Have they checked for diabetes? The excessive drinking and having accidents makes me think it at least be checked. Hope he feels better soon.


----------



## momtoboo (Jan 30, 2006)

(i know dex was so sick he almost died and he ate the same things as demi and dd so i was always baffled myself so when i read this it was like ah hah that has to be the reason as dd and demi do not have high triglycerides and he is on such a low fat diet now thought it odd he had high triglycerides. I definitely think it is tied to the pancreatitis and especially since your dog has the same situation and ours are both 2 years from disease it really confirms it for me  Dex does have ibd as well which can trigger the pancreas but now leaning towards the triglyceride issue. The bully sticks are not suppose to be fattening and mine use to love them but stopped everything when he got sick. I do give him baked organic chicken from costco and i cook a chicken breast every 3 days and cut up in small pieces as it is safe and they love it. The bully sticks always felt greasy to me so made me think they were high in fat. Plus read if smoked bad for them and they sometime use formaldehyde on them so that turned me off as well.) 

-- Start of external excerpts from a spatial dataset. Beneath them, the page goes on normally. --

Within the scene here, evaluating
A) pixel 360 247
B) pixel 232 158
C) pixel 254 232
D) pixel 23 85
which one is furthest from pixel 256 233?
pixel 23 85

Pancreatitis can be deadly, I was scared also that Boo would die,so I know how frightened you were for Dex. I'm with you on the triclyceride connection. Dex & Boo have higher than normal values & both have had pancreatitis with no known cause. Both are on lowfat diet & still have higher than normal triclycerides. When I was doing my research I did find a few articles on dogs that had Pancreatitis with no known cause, all were put on lowfat diets for life. I hope that with other tests & ruling out other things, Boo will just need to stay on his diet & I can deal with the tricylerides as long as that causes no other problems.

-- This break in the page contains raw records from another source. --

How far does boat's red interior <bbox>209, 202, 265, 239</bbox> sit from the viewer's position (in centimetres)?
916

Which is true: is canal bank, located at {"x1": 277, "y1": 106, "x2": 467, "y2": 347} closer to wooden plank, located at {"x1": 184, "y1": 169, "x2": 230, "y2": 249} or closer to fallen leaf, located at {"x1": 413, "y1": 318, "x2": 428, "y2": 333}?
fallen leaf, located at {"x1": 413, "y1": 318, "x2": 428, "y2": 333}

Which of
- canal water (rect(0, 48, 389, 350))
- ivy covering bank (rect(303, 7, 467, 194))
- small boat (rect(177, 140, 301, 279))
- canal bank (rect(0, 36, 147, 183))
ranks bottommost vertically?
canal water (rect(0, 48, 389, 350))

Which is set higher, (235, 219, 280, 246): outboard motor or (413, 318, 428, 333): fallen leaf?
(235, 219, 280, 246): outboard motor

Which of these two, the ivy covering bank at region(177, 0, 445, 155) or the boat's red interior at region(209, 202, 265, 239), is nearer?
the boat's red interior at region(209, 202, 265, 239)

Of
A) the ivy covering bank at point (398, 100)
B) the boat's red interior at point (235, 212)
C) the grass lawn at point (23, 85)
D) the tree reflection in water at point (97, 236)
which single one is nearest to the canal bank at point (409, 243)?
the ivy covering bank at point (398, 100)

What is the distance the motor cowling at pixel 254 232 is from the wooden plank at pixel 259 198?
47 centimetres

QUOTE (dwerten @ Apr 11 2009, 01:36 PM) index.php?act=findpost&pid=760815


> yes get the blood work and let us know . I pulled dex and his was 394 and normal range is 29-291 -- if the cholesterol is fine it is more related to pancreas issue. Dex is fine on cholesterol 199 and normal is 92-324.
> 
> i just checked when he first got pancreatitis what his triglycerides were 6/2006 so almost 3 years since his illness now and the number was 1152 and high normal is 291 so yep it was definitely really high. Then what was odd is 5 days later when he was all fine it was down to 88 but his amylase and lipase were 8287 amylase and lipase was 3021 so this is why i do not believe amylase and lipase are accurate for determining pancreatitis as when he was fine it was this high and when he was so sick it was 1086 and 816 so the triglycerides were really telling the story of what was really going on
> 
> Hope this helps [/B]


I'll post what his level is when I get a copy.Boos cholesterol is normal too, according to the vet.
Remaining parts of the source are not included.